Demko is 15-11-1 in 27 starts this season, and his .920 save percentage is 10th among goalies who have played at least 15 games. That may not jump out as worthy of a potential Vezina finalist, but much like his .915 save percentage last season, some of Demko's statistics have been suppressed by the amount of high-quality scoring chances Vancouver allowed under Green.
If those chances continue to be reduced with the Canucks spending more time at the other end of the rink under Boudreau, and Demko's statistical floor remains raised, then the impact teammates have already noted should be easier for others to see.
Adapting to what Demko called a "different vibe" under Boudreau is also part of the learning curve. Goalies won't complain about an easier workload, but adjusting to it isn't always simple.

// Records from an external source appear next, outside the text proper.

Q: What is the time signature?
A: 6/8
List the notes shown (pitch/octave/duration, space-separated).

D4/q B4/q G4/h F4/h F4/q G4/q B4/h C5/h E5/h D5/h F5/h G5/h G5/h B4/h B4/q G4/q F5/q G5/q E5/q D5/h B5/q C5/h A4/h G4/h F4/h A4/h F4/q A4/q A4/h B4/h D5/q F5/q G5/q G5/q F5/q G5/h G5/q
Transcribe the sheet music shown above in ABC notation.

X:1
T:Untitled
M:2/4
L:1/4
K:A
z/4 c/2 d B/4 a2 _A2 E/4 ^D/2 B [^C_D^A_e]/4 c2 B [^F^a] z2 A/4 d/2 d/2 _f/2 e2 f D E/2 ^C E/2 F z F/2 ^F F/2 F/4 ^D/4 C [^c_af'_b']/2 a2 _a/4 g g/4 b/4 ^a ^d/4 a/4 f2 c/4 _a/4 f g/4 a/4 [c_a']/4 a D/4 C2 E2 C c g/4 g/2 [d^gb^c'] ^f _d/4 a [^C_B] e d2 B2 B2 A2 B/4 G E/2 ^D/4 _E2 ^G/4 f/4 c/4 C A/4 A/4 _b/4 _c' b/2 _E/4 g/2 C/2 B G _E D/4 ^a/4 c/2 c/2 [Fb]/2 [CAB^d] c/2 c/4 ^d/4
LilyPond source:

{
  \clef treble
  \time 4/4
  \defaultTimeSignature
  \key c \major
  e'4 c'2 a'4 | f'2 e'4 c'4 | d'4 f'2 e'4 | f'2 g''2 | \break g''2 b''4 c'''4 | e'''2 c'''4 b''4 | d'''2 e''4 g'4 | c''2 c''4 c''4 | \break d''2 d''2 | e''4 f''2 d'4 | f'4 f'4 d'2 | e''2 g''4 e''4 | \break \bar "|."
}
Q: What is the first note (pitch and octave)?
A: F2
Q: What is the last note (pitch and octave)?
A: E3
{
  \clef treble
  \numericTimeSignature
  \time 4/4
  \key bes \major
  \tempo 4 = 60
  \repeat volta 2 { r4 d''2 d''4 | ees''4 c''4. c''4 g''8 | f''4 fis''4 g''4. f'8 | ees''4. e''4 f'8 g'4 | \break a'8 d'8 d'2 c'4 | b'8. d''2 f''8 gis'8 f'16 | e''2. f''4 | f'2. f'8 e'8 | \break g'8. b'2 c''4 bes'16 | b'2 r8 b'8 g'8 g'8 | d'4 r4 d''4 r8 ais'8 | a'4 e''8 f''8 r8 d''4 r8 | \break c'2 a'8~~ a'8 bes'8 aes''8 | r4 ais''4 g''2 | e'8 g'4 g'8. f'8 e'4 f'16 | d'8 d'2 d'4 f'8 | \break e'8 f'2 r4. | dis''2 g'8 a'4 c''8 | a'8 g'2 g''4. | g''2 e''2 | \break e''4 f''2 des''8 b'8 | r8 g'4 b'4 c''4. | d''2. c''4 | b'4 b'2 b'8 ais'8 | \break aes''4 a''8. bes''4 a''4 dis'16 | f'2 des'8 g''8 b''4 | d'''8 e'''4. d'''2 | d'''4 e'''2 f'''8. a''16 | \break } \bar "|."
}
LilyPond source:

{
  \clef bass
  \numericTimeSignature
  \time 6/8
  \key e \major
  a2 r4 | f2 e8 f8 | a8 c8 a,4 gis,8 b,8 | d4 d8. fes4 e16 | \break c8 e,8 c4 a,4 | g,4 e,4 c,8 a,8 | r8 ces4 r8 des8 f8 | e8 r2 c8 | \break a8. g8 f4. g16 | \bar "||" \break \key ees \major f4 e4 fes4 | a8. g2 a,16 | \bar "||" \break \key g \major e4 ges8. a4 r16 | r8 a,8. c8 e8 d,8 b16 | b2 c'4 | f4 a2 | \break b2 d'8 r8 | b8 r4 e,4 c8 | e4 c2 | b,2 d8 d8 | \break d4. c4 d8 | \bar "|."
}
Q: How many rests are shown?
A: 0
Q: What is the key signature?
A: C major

"We've all seen him steal games, but what about the game where he's less busy and less acrobatic?" Canucks goaltending coach Ian Clark said. "Can he manage a game where he's just making routine stops and not make mistakes? That can be a tough challenge. Some goalies excel in higher-shot games and some excel in lower-shot games, but to be elite and put together a 60-plus-game resume worthy of being one of the top goalies in the NHL, you have to be able to win all kinds of different games, and that's an area [where] he's shown continued improvement."
Clark, who was the Columbus Blue Jackets goaltending coach when current Florida Panthers goalie Sergei Bobrovksy won the Vezina twice with Columbus (2013, 2017), continues to work with Demko to improve on technique for a position that keeps evolving. But Clark said Demko has already put a lot of his foundational work "in the rearview mirror."
Beyond keeping those structural technical elements sharp, a lot of the work ahead will be between the ears. That shouldn't be a problem for Demko, who was a psychology major at Boston College.
"We have a ceiling on our physical capacities," Demko said. "Everyone is talented in this league, so it's got to be something else that separates guys and I think the mental side is the thing that does that. There's no ceiling on mental capacity, so you can always keep building in that regard, and the great goalies in the League, that's what they're always preaching too. It's all up top."
Time will tell if it's enough to put Demko at the top at the end of the season, and beyond.
"We know he's capable of it," Clark said. "We've all seen those elite performances. But to be in the air of the greats, there's a longevity required performing at that level. I believe he has that in him.
"I watch how he conducts himself daily, his work habits, personal discipline, competitiveness, all the intangible prerequisites for that level, he possesses. Now it's a matter of time."